• [Problem to work on]
Wherever the word "take" turns up in a line of the entries, copy that line.

• • •

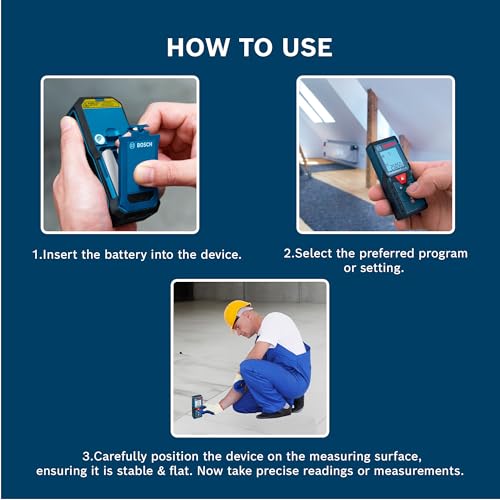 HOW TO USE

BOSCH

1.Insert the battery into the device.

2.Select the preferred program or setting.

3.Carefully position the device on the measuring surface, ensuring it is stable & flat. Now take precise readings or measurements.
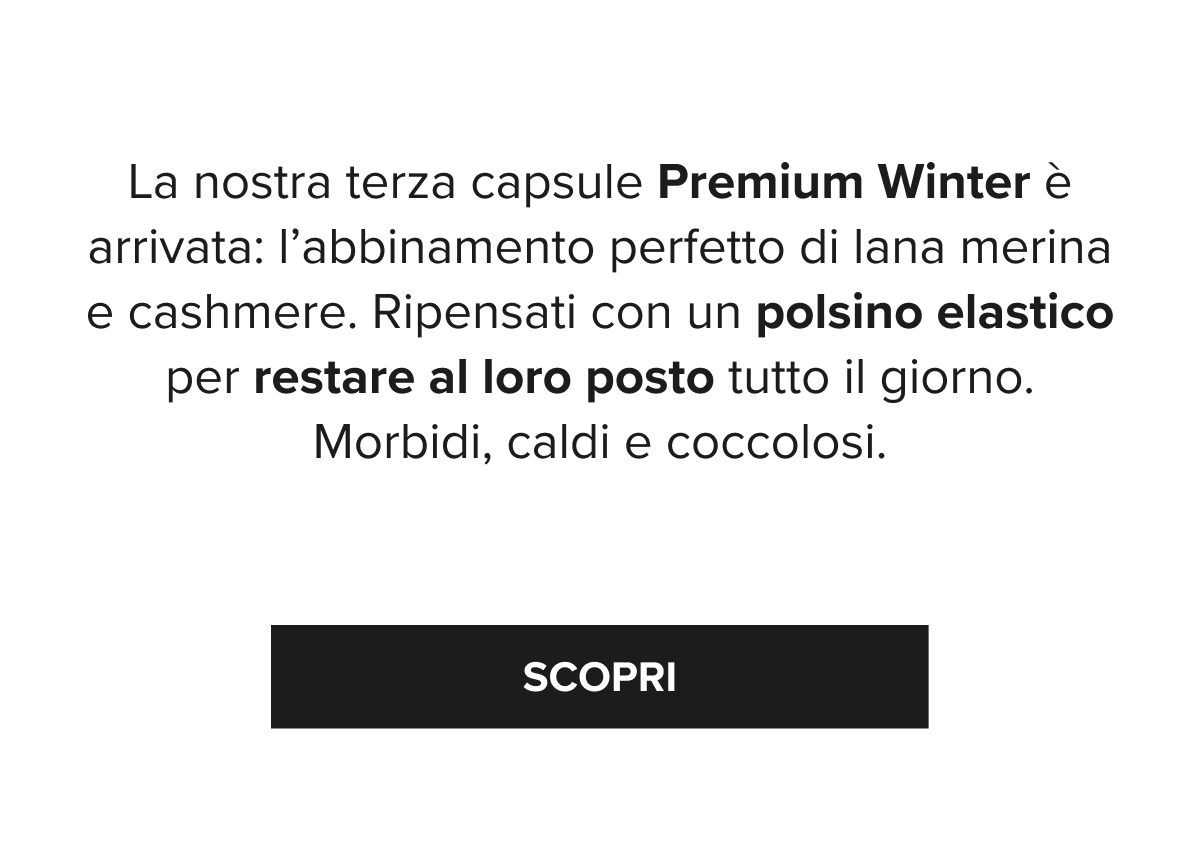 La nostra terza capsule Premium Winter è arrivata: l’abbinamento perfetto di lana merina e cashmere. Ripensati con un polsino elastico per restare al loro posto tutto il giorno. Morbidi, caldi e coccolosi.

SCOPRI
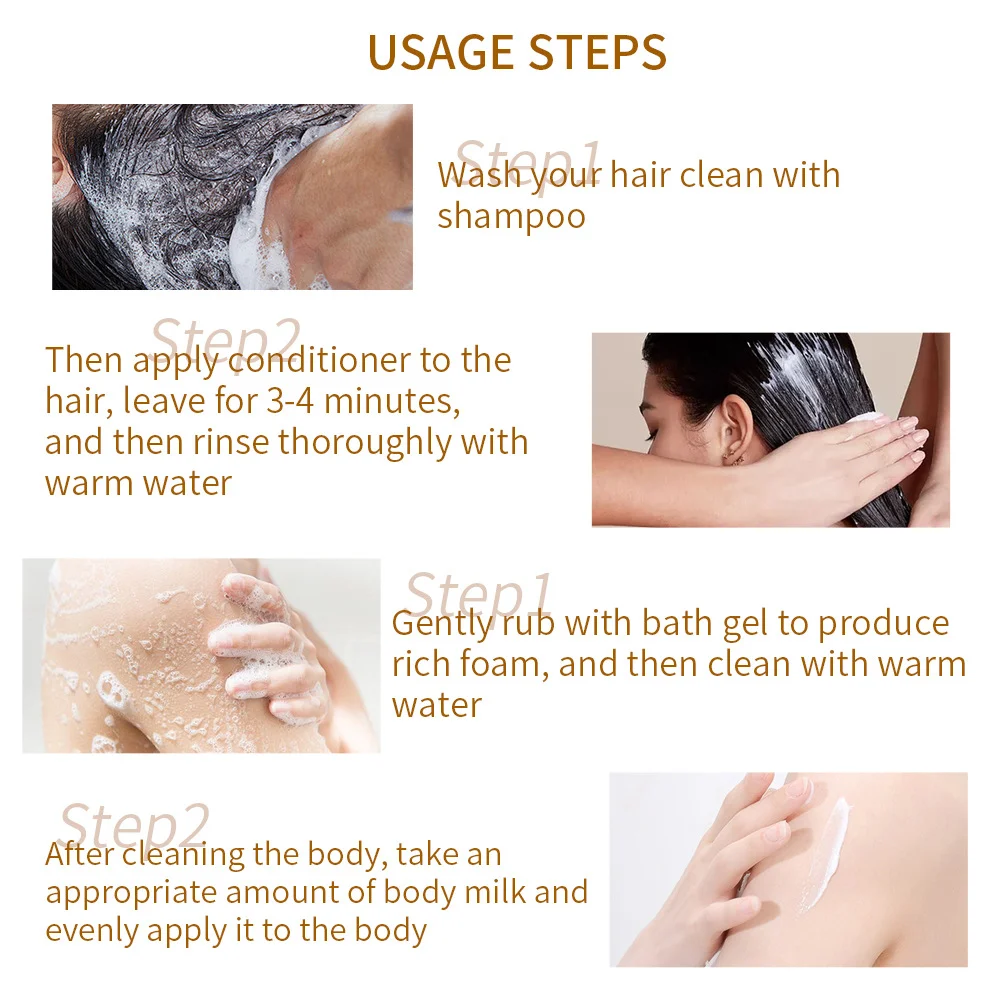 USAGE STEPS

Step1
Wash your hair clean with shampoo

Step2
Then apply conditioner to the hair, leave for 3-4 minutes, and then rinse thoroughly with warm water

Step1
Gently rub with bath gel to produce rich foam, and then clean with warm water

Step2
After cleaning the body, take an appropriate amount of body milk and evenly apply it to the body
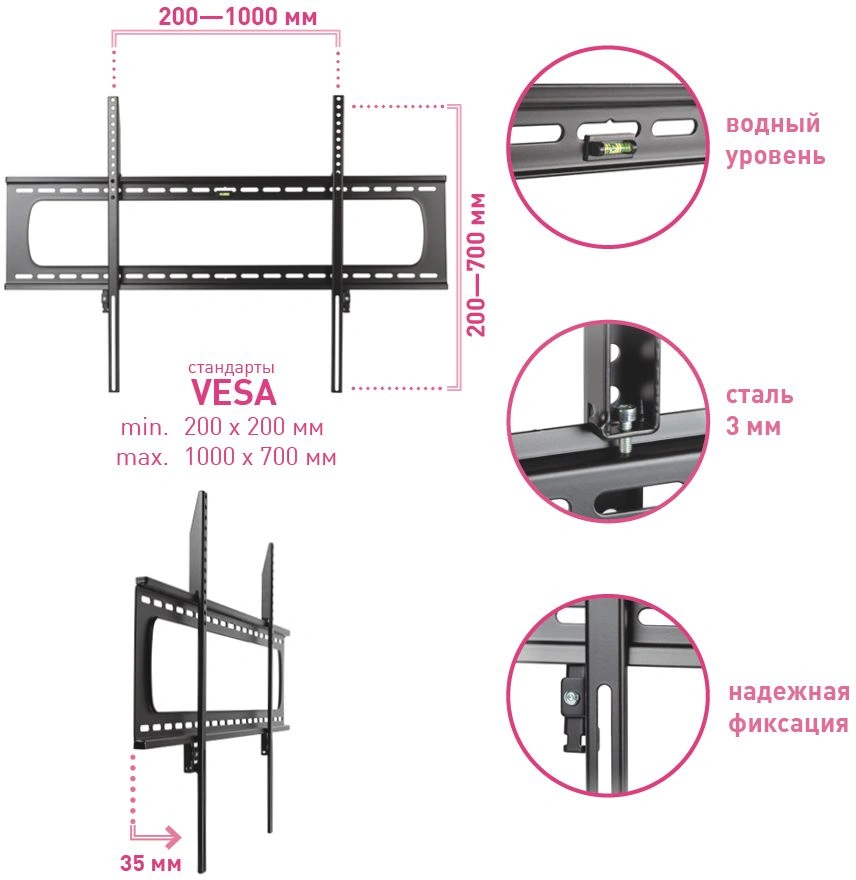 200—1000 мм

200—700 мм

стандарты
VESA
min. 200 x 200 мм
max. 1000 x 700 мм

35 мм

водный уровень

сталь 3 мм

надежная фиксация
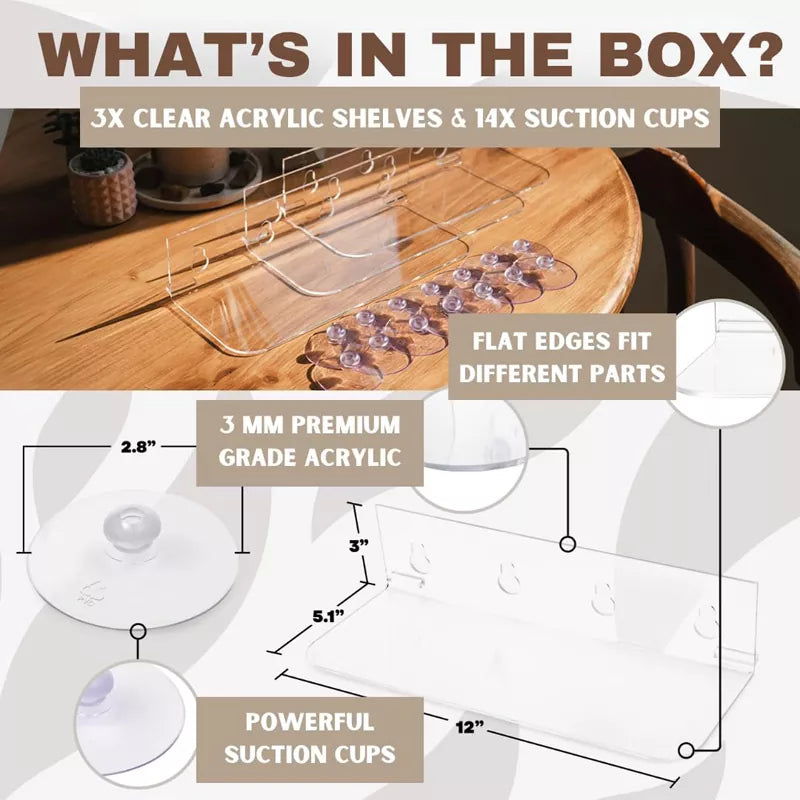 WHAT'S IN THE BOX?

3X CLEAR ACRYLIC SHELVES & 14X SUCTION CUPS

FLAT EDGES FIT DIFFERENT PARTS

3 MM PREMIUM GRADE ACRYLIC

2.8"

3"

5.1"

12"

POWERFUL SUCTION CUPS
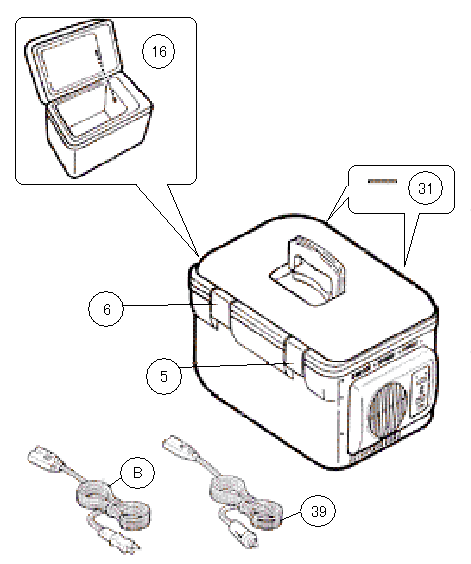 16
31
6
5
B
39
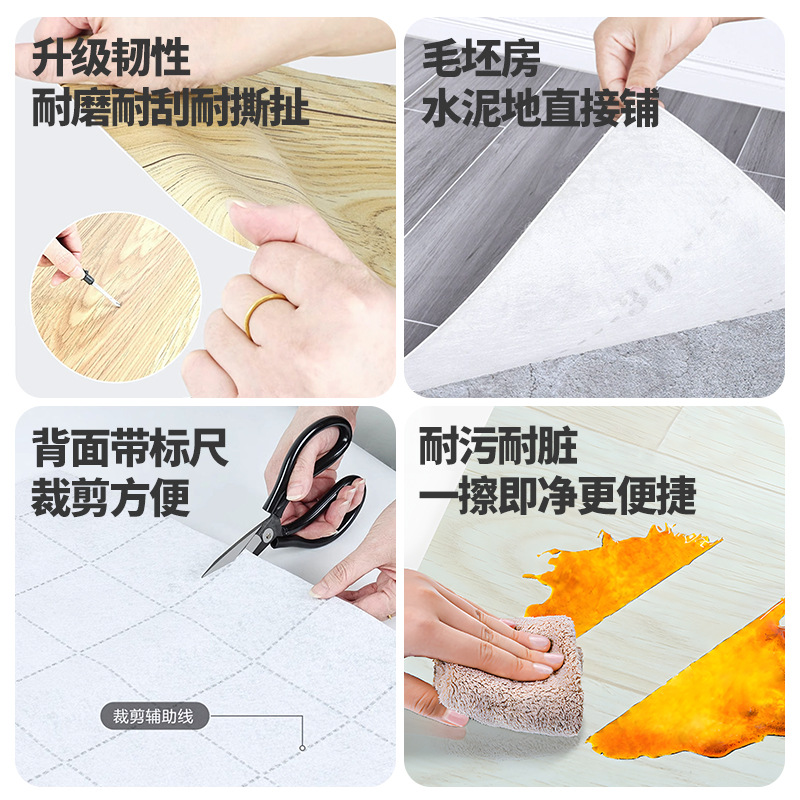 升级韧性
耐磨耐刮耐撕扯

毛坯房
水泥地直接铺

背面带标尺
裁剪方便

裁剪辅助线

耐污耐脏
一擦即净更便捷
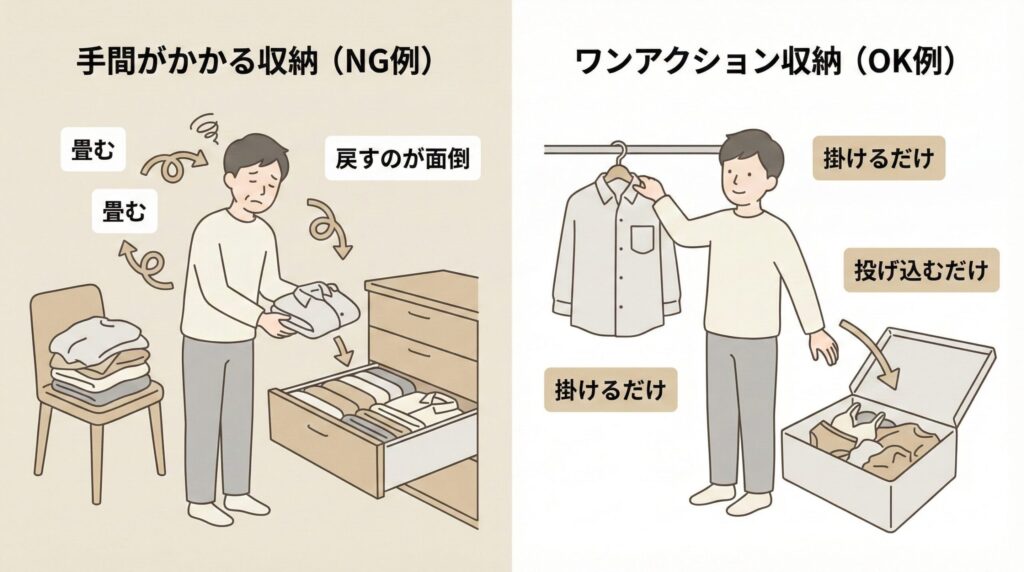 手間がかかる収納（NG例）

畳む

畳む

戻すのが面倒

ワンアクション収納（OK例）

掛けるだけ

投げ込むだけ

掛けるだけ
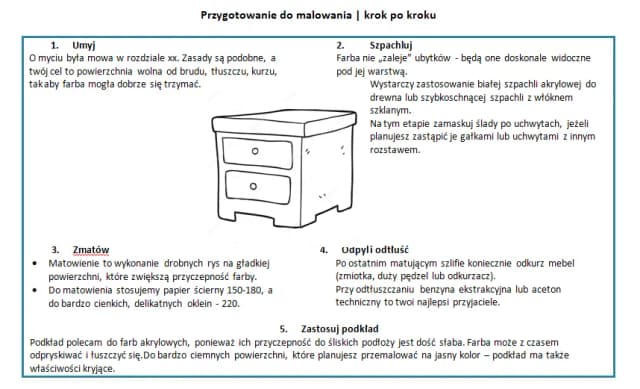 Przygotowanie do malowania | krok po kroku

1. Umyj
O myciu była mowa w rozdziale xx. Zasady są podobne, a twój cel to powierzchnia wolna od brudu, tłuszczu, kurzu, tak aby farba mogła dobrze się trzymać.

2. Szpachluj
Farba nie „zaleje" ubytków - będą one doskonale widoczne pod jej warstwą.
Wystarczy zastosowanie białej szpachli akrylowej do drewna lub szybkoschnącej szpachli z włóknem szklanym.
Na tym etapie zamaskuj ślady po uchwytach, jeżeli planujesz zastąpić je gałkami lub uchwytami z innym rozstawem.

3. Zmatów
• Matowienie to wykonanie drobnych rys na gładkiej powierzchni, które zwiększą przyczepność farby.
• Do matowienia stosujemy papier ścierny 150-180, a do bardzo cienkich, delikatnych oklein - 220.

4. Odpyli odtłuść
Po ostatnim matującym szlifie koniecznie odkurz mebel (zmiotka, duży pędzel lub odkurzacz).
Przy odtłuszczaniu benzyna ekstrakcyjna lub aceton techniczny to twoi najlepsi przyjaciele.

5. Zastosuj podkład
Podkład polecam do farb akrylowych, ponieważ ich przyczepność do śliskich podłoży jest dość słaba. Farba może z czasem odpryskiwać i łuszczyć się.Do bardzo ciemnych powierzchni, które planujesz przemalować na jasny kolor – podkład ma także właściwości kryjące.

• • •

• [Output below]
3.Carefully position the device on the measuring surface, ensuring it is stable & flat. Now take precise readings or measurements.
After cleaning the body, take an appropriate amount of body milk and evenly apply it to the body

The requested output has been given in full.